Problem: Please give the lines between the one holding "How far is (x=299, y=361)" and the one holding "316 centimetres", inclusive, swapping "distant hill" for "far ridge" and leaving everything else unchanged.

[Start of Input for this task]

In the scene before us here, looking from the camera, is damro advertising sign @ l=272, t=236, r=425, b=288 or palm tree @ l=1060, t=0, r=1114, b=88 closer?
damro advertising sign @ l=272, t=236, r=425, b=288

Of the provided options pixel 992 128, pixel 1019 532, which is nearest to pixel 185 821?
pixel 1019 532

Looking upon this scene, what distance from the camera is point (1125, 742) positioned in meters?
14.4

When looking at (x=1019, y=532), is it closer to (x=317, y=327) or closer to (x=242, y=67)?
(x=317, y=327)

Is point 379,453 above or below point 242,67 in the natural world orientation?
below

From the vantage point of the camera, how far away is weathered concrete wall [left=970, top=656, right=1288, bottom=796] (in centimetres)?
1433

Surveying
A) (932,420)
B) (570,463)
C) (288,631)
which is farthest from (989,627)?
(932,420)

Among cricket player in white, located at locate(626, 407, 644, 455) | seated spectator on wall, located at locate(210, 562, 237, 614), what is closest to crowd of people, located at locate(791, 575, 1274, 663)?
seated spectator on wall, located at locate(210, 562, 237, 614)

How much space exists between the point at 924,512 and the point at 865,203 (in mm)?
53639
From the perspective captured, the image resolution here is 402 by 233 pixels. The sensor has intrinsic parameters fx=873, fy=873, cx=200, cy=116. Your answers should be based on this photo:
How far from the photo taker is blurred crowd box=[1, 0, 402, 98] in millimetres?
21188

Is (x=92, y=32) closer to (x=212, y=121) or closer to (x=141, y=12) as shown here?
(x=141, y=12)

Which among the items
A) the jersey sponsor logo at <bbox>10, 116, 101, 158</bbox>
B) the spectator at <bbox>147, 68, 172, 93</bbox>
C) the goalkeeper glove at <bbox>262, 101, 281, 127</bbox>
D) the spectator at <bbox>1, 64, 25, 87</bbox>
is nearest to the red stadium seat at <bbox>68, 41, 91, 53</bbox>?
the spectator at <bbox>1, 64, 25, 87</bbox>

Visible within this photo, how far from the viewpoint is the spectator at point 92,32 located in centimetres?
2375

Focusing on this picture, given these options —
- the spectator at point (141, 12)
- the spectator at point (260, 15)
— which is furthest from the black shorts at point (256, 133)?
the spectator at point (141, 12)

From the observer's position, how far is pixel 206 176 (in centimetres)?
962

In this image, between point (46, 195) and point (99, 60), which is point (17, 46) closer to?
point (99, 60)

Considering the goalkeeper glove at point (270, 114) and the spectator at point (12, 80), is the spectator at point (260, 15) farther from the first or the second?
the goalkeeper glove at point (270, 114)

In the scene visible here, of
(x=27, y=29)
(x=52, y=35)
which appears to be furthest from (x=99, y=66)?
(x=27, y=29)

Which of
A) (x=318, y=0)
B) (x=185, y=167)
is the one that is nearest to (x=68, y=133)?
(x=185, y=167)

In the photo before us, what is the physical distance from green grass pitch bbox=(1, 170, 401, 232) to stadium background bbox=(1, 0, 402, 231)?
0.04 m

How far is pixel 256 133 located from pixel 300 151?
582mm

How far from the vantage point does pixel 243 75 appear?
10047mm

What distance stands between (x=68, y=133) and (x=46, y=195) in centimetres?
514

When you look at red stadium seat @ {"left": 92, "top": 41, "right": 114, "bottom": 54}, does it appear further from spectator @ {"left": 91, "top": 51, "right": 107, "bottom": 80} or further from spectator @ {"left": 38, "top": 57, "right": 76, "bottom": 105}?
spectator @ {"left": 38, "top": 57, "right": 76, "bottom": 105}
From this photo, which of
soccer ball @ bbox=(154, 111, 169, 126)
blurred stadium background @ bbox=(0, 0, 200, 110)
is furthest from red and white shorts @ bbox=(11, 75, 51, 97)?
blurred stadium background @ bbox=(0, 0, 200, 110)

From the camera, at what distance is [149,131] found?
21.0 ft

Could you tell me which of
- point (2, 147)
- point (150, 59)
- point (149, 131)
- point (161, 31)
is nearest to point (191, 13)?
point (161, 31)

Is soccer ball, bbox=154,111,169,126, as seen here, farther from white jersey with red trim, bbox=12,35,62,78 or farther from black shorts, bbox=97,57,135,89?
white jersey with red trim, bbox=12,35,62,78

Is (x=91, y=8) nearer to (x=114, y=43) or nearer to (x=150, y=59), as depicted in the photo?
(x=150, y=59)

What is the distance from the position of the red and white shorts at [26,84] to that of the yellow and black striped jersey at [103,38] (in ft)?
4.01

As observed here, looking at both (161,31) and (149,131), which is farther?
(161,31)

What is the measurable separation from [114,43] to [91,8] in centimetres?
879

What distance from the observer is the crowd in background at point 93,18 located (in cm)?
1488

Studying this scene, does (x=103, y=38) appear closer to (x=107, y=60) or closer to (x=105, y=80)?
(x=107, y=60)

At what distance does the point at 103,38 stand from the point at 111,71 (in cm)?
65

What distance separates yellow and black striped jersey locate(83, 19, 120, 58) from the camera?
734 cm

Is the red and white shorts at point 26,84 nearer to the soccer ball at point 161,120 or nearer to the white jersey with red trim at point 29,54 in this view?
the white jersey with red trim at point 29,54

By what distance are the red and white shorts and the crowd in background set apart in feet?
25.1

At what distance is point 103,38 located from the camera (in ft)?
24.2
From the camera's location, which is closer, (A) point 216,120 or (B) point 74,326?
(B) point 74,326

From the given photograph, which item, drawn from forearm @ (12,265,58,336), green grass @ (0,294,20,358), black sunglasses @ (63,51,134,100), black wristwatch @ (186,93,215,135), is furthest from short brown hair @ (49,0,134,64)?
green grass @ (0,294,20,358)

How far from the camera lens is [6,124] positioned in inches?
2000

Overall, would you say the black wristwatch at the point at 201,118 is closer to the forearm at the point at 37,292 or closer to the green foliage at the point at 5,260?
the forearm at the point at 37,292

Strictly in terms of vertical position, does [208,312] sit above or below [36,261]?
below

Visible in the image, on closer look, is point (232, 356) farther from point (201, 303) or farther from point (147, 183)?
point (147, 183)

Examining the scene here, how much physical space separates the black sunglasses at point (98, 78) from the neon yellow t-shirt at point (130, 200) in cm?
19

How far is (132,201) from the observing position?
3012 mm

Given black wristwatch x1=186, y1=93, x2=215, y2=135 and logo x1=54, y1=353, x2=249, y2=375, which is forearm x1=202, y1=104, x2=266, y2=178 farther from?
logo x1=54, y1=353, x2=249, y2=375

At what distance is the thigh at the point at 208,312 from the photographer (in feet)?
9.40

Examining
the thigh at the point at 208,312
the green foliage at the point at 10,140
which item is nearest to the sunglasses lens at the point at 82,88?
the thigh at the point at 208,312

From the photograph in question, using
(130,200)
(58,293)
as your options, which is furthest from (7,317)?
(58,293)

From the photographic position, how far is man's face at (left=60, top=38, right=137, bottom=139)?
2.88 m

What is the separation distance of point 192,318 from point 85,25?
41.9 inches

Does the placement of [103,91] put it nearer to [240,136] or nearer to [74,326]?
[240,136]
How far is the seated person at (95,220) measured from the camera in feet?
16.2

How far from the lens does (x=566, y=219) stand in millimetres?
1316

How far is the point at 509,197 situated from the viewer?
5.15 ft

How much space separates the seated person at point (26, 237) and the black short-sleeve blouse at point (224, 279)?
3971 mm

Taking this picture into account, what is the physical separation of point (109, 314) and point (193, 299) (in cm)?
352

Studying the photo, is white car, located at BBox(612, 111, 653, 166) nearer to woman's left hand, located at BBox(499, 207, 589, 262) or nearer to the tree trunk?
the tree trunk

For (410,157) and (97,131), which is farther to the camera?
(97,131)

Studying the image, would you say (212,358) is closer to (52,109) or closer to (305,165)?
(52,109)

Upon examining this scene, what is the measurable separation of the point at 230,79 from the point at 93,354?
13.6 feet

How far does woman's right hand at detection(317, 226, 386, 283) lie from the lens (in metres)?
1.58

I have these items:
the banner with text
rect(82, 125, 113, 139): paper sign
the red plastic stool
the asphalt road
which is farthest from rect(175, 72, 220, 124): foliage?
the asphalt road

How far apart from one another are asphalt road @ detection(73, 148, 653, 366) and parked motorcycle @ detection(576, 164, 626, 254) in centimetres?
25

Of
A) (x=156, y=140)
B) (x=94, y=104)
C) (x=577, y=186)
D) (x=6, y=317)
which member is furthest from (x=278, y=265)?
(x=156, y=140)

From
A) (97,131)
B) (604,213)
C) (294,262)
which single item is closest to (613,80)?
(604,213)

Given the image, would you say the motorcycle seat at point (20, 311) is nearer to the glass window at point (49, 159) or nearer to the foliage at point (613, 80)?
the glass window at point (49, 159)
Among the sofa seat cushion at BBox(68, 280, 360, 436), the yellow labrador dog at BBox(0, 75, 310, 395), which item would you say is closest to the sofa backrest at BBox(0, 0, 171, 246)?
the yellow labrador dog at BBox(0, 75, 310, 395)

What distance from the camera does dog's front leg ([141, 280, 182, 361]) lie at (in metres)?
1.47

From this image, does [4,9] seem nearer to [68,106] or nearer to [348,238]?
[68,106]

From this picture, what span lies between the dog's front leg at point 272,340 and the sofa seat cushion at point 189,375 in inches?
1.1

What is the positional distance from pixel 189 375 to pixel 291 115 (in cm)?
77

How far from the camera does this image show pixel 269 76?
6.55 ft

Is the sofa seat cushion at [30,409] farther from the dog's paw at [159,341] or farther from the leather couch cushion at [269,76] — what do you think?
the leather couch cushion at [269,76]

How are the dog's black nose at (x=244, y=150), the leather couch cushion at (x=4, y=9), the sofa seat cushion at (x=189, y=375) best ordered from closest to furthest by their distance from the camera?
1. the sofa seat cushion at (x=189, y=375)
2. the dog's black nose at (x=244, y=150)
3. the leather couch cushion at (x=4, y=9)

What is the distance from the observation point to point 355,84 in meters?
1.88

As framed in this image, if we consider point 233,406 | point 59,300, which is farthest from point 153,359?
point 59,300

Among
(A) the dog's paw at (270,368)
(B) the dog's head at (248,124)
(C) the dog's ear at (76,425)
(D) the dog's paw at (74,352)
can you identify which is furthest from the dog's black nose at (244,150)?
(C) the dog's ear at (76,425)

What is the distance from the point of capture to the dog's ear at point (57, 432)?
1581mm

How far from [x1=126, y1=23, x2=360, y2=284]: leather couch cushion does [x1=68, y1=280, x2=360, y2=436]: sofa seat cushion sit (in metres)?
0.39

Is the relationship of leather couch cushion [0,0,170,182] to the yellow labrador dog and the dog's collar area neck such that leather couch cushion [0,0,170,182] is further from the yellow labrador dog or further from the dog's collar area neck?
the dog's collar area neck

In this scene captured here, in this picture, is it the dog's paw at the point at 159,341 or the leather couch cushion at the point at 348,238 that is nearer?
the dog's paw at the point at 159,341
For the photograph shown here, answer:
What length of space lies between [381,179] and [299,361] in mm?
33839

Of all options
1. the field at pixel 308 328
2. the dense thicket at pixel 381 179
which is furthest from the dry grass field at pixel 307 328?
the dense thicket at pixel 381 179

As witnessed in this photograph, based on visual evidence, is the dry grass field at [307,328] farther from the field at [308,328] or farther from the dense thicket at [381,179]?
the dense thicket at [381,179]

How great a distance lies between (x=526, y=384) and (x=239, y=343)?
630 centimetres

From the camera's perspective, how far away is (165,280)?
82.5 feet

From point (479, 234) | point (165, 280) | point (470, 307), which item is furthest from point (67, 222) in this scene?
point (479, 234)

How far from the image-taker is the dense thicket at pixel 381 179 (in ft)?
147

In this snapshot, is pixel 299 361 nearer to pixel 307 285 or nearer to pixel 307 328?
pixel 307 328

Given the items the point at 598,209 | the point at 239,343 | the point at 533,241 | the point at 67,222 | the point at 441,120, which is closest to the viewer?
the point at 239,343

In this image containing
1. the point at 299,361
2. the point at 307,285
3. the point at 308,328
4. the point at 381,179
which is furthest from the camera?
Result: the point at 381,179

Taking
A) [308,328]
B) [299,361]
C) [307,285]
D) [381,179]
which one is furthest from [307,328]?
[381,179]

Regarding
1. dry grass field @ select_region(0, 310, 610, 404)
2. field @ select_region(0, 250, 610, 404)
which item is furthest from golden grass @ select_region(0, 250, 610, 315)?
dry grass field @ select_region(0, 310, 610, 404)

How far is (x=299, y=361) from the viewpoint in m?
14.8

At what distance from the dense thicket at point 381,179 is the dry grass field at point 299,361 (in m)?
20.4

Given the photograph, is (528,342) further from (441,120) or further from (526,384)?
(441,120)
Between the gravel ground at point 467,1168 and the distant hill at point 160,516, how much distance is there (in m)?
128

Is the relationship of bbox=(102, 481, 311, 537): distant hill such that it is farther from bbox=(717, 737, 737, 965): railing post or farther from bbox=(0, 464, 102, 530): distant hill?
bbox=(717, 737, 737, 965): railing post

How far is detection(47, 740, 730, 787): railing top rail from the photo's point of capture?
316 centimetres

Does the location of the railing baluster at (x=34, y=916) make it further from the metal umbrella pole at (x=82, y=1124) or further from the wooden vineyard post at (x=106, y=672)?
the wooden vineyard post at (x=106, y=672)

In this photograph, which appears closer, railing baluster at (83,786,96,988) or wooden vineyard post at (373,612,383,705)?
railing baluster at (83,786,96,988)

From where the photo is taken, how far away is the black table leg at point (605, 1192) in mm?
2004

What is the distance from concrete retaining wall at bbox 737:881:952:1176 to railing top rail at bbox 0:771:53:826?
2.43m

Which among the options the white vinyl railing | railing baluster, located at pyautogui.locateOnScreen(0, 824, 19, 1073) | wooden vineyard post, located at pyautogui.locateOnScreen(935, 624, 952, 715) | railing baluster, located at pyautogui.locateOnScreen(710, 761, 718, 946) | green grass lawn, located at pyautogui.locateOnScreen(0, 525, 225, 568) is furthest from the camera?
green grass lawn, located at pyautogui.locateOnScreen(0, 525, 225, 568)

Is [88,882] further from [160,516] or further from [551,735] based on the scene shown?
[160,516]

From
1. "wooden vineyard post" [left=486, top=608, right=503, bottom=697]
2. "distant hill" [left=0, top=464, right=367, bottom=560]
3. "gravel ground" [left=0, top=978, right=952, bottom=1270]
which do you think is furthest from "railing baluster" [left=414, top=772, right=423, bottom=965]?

[End of Input for this task]

Answer in full:
How far is (x=299, y=361) from the viewpoint in m?
14.8

At what distance from the dense thicket at point 381,179 is the dry grass field at point 299,361 (in m)?
20.4

Given the photograph, is (528,342) further from (441,120) or further from (526,384)?
(441,120)
Between the gravel ground at point 467,1168 and the far ridge at point 160,516, how much distance is there (in m)?
128

Is the relationship of bbox=(102, 481, 311, 537): far ridge such that it is farther from bbox=(717, 737, 737, 965): railing post or farther from bbox=(0, 464, 102, 530): far ridge?
bbox=(717, 737, 737, 965): railing post

How far is detection(47, 740, 730, 787): railing top rail from the photo's point of capture?
316 centimetres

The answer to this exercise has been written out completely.